Whoah! This was NOT what I was expecting!

So I downloaded Patricia's Beethoven/Ustvolskaya album and started at the beginning (with the Beethoven). Aside from the unpleasant vice on the vibrato which the conductor no doubt imposed (this HIP vibrato influence is getting really terrible!), I'm thinking, "something sounds strange in this orchestral tutti" - oh yeah, there are no winds in the orchestra! It's just strings! And in the middle of the slow movement, there are parts where only the principal players play (rather than the whole section as one normally hears it), and it sounds like a Beethoven Trio rather than a Beethoven Concerto. So then I go back to the computer to look at the booklet, and it turns out that they're not playing Beethoven's original (obviously!), but rather an arrangement for strings made in the 1880's by Vinzenz Lachner! So on that basis alone, this recording has extended my knowledge about this music - I had never been aware of Lachner's arrangements before!

So that kind of puts this recording in a one-of-a-kind category. It's very interestingly recorded too: the bass lines have greater prominence than on most other recordings, and, for that reason, you can hear all the interesting things the orchestra is doing with the articulation.

The company makes a big deal of its "direct to two channel" approach to recording, but one of the pictures in the booklet shows at least three pairs of microphones along with separate microphones for the piano. Unfortunately, one of the piano microphones is over the bass strings and one is over the treble strings, resulting in a "bass notes on the left, treble notes on the right" image of the keyboard which spreads across the length of my speakers. Nevertheless, I like other aspects of the recording, which, as I already mentioned, allow you to hear interesting articulation details.

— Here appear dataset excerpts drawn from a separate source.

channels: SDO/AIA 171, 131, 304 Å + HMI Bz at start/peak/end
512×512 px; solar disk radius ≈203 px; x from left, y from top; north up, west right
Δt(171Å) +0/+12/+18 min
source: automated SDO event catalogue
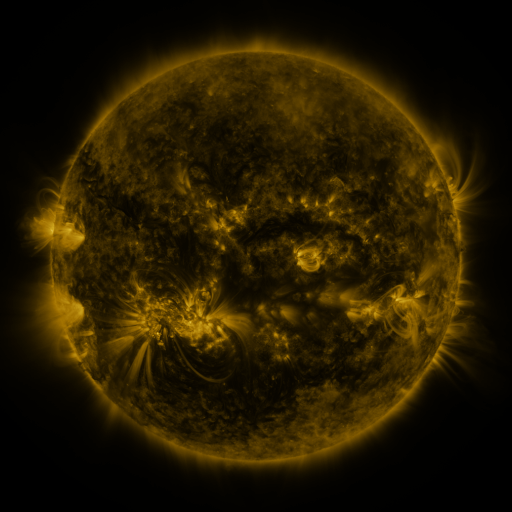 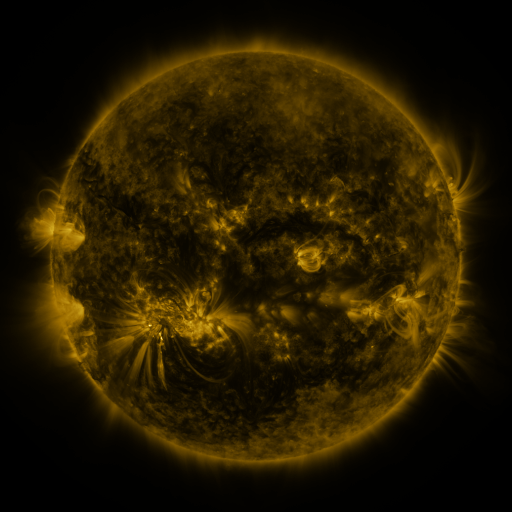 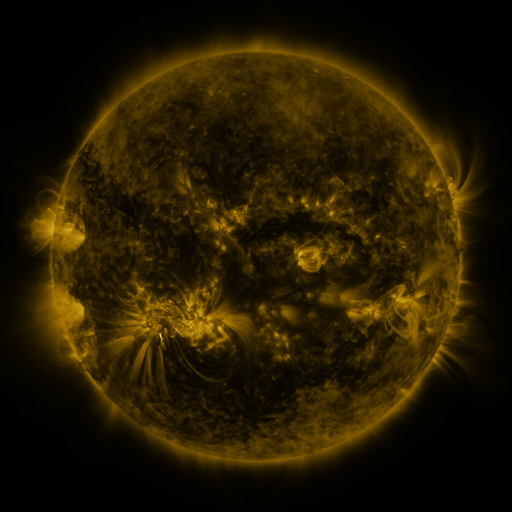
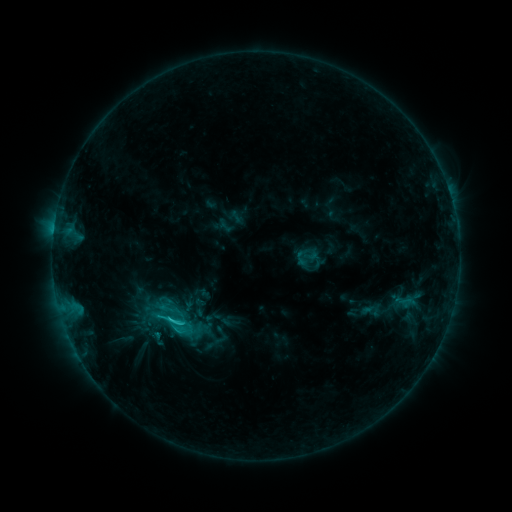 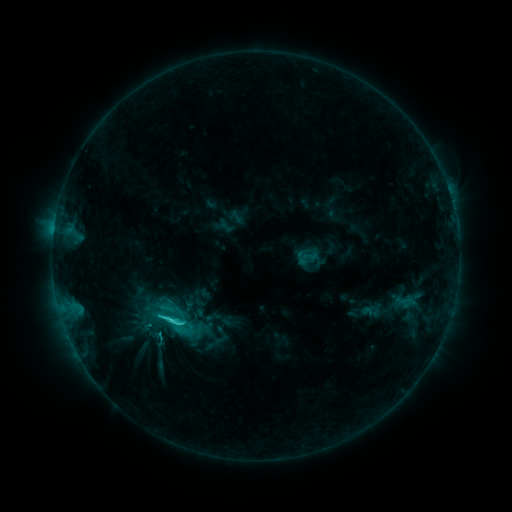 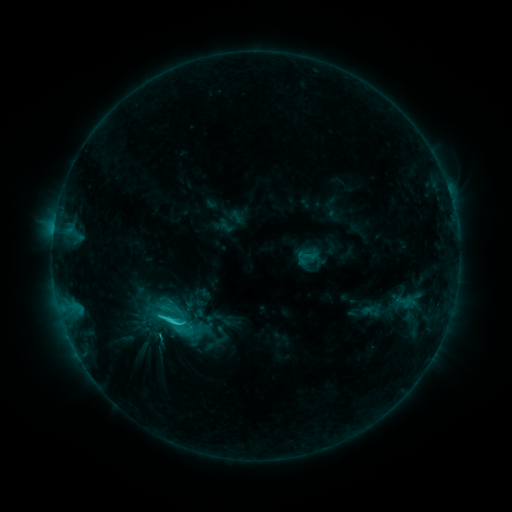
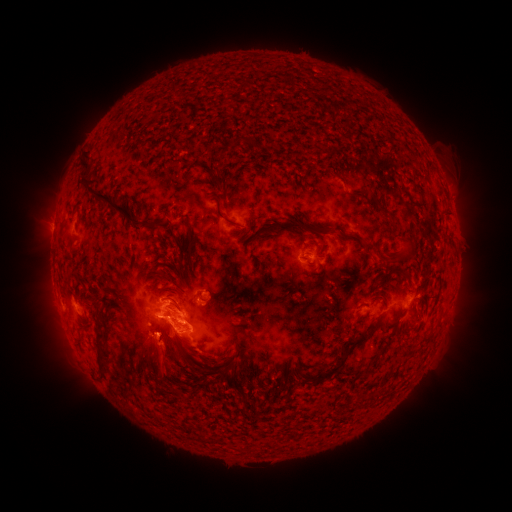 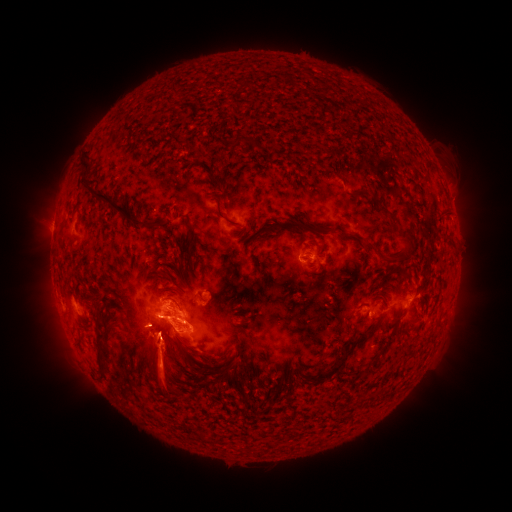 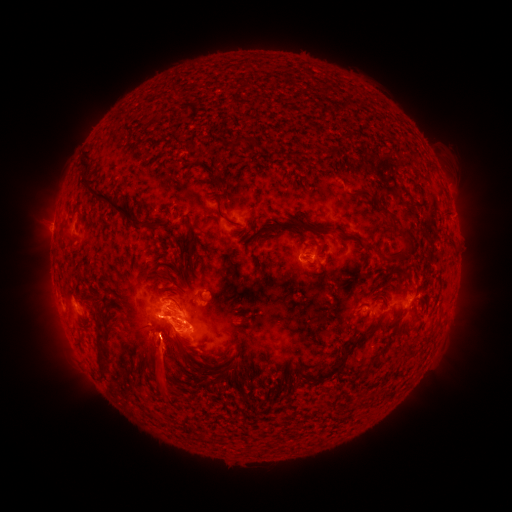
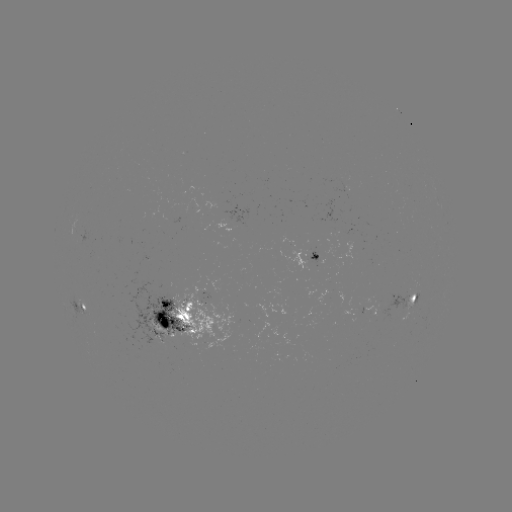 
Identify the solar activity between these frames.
C4.0 flare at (178, 318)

As for the Usvolskaya Concerto for Piano, Tympani and Strings, I have to admit that I wasn't too impressed with its Shostakovich-derived gestures: with one exception near the beginng, the work kind of just sits there like a big blob. That's just my first impression, and maybe I'll change my mind after some repeated hearings.

I thought Patricia was pretty good, but, this being a one-shot unedited live recording, there were inevitably some inconsistencies in her touch that might have been smoothed out in the editing room if this had been a studio recording.

It may seem as if I'm a bit down on this release, but I'm glad I downloaded it because I found certain aspects of it very interesting indeed! As I said, thanks for the heads up!